Selected passage.
============================================================

With 20 GCSEs between them, they could have followed the traditional academic route. Instead their two-year vocational course has eight compulsory and four optional units including interpersonal interaction; structure and practices in health and social care; access; equal opportunities and client rights.

“I didn’t expect there would be so much work involved,” says Mark. “I chose to go on the course because there were no exams which I find quite stressful, but it is still a lot of work.”

Eighteen-year-old Mark opted for the vocational pathway hoping it would help him get into the police or the probation service, while Gillian, 17, wanted to go into social work.

Though both aimed to go into higher education, they were concerned at the GNVQ’s current low profile among local employers and in the education marketplace, and hoped that awareness of their qualification would be widespread by the time they graduated.

But as Chris Moore, operations manager for full-time programmes at the college - where about 600 out of 3,000 full-time equivalent students follow GNVQs - acknowledges, the battle to have vocational courses recognised as viable alternatives to traditional study has been a lengthy one.

Unlike many teachers who have found GNVQ courses difficult to define, staff at the college were experienced in BTEC - the GNVQ predecessor.

One of their main difficulties was the management of change, she says. A significant challenge was to design a course with standards which straddled the academic and vocational divide when the nearest benchmark available was the BTEC national diplomas - particularly since they wanted to avoid duplication.

She acknowledges there is room for criticism about the external testing of the qualification.

“Obviously there were precedents. But even after the pilots we were not able to get hold of any examples. We were told things were changing so radically it was not worth getting hold of the old ones.”

Marilyn Williams, health and social care course co-ordinator, says the college has had no problems attracting students on to GNVQ courses.

“But there may be for the next year in the wake of the recent publicity. I have a sense of anxiety about what may happen from next September.

“I think the new grading criteria should help to allay any fears the students may have when they show the higher education institutions their portfolio with the content of their course and the way they have been assessed.”

============================================================

Assigned task. List every person named in the passage on the GNVQ course.

Dataset extract.
============================================================

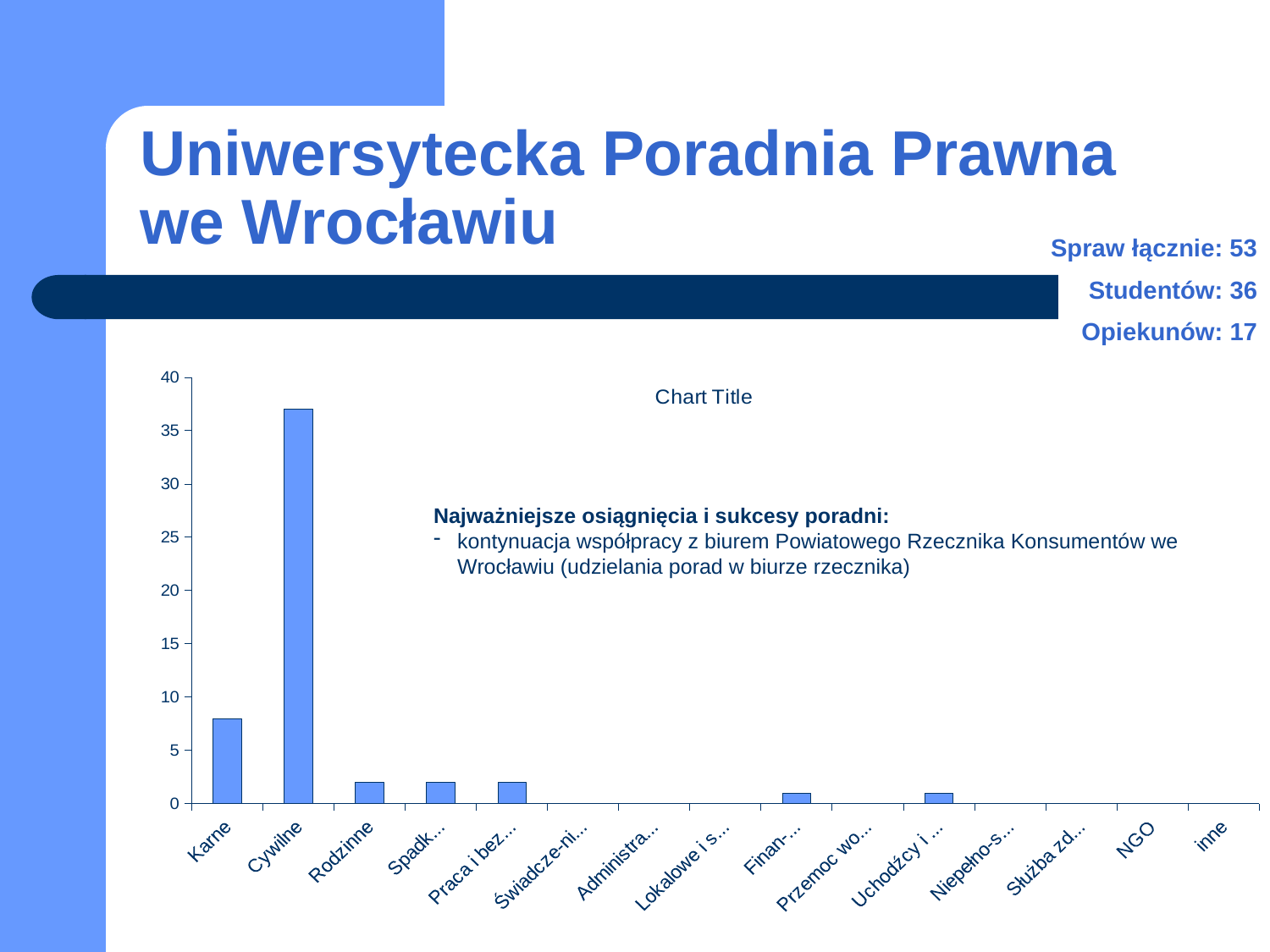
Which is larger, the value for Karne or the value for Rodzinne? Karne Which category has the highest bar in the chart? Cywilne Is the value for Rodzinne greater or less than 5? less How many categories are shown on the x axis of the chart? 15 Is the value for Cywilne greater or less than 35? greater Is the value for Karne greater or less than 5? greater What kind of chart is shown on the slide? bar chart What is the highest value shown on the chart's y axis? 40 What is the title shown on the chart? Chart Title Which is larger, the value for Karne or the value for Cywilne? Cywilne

============================================================

Answer section. Mark, Gillian, Chris Moore, Marilyn Williams